I asked again about the applicant’s ex-husband’s involvement in politics. She said that he had been involved with the Maoist party when he was a student and he had told her he had been imprisoned, but she did not know why or for how long. I noted that she had also indicated that her husband had been involved in criminal activities. She said that the Maoist party had been illegal at the time he was involved and carried out illegal acts. She added that her ex-husband still had criminal connections in Nepal. When asked to clarify she said that she had paid money to an agent to help her with a visa application for Australia which had been unsuccessful. Her husband had put her in contact with a man to help her to get a refund of the fees paid to the agent. However, the man demanded a lot of money, so instead she went to the appropriate government department who detained the agent for a day, after which he refunded the money. She said that a school friend with contacts had arranged for her case to be handled by the department. She also had to pay the friend for that service.
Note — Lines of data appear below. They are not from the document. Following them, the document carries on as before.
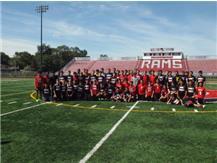 2015 Soccer Program Photo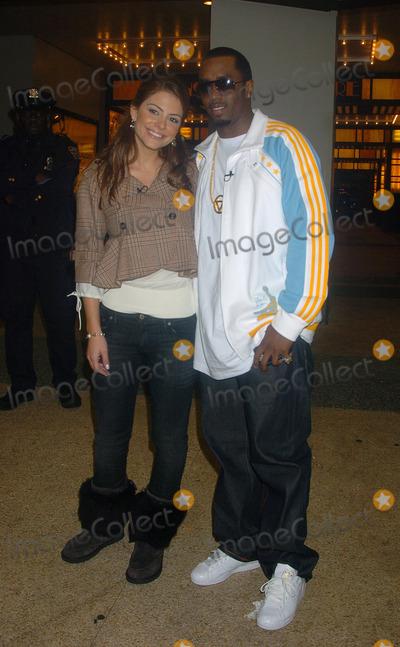 Menudo Photo - Maria Menudos and Sean Diddy Combs visits MTVs TRL studio
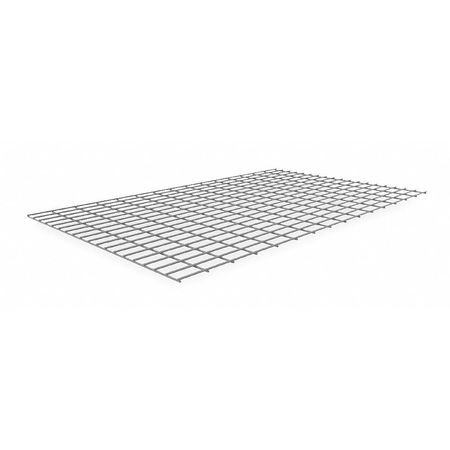Decking, Galv Wire, 60in, 36in, 500 lb. Cap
The applicant confirmed that she and her husband were divorced. She said that he had never sought to reconcile with her after he left the family home and he had initiated the divorce proceedings. She said that they had always argued and she believed that he resented the fact that she was better educated than him.
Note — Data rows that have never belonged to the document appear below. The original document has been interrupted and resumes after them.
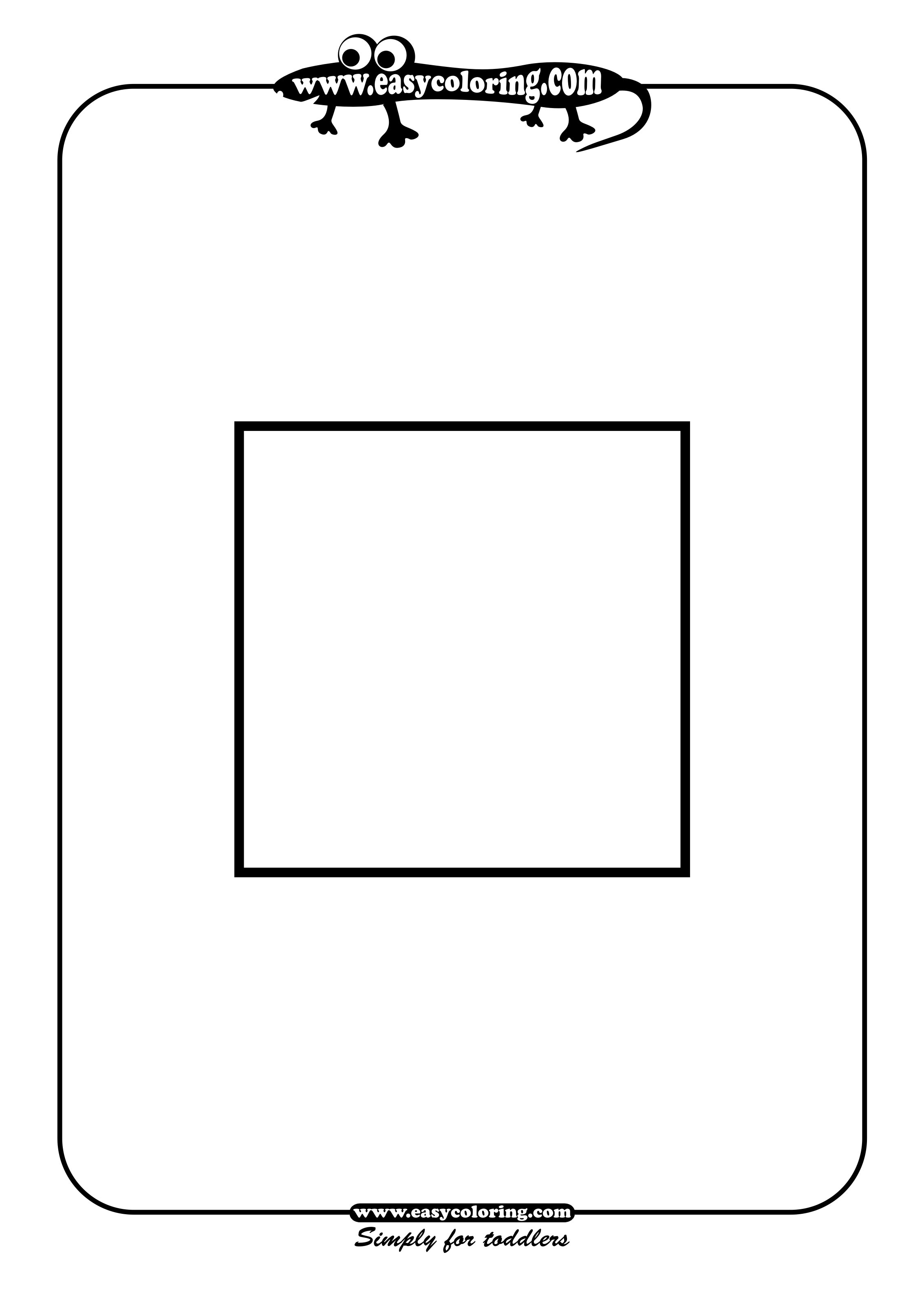 Square Simple Shapes Easy Coloring Pages For Toddlers
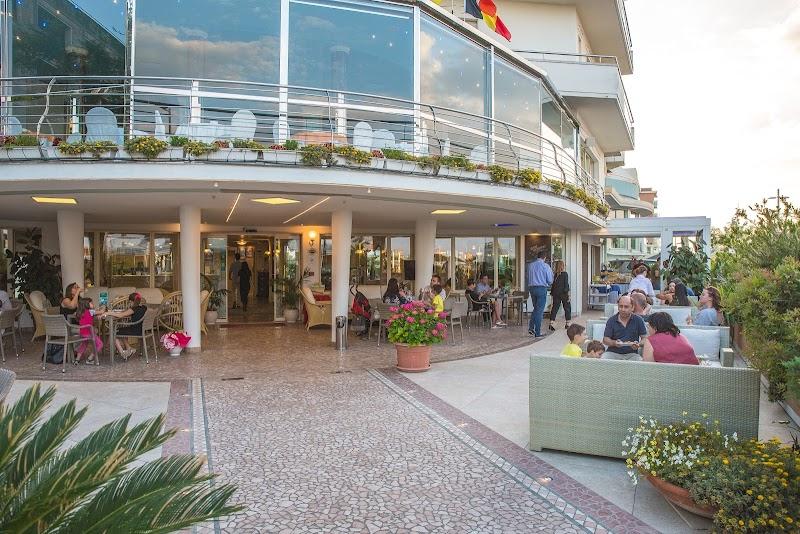 Sea View Hotel Des Nations Riccione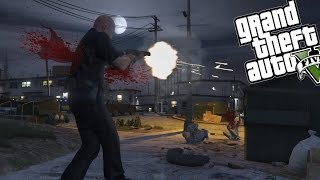 GTA 5 PLAY AS A COP MOD, PART #4 - SPOOKY GHOST TOWN (GTA 5 Funny Moments)
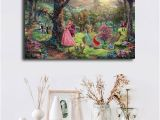 Thomas Kinkade Wall Murals 2019 Thomas Kinkade Sleeping Beauty Hd Canvas Prints Wall Art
I asked the applicant what arrangements had been made for the custody of her son when she and her husband divorced. She said that her husband had not asked for custody and there had been no agreement regarding custody. I advised her that it was my understanding that their custody arrangements would have been specified at the time of the divorce. She said that her husband had not requested custody and she was unaware of any such arrangements.
The applicant said that her husband remarried about a year ago. However, he was not divorced under Nepalese law which meant she could bring a case for financial compensation against him. When asked she confirmed that she could obtain a legal divorce from her husband in Nepal.
I asked the applicant if she or her son had had any contact with her husband after he left the home in 2014. She said that he had not had any contact with their son and apart from the times he came to her address in [suburb 1] and the telephone calls mentioned earlier she had only been in contact with him in October 2016 when he contacted her because he wanted to include their son in his application for residency in Australia. She refused to allow this. She confirmed that she had not had any contact with her husband since October 2016.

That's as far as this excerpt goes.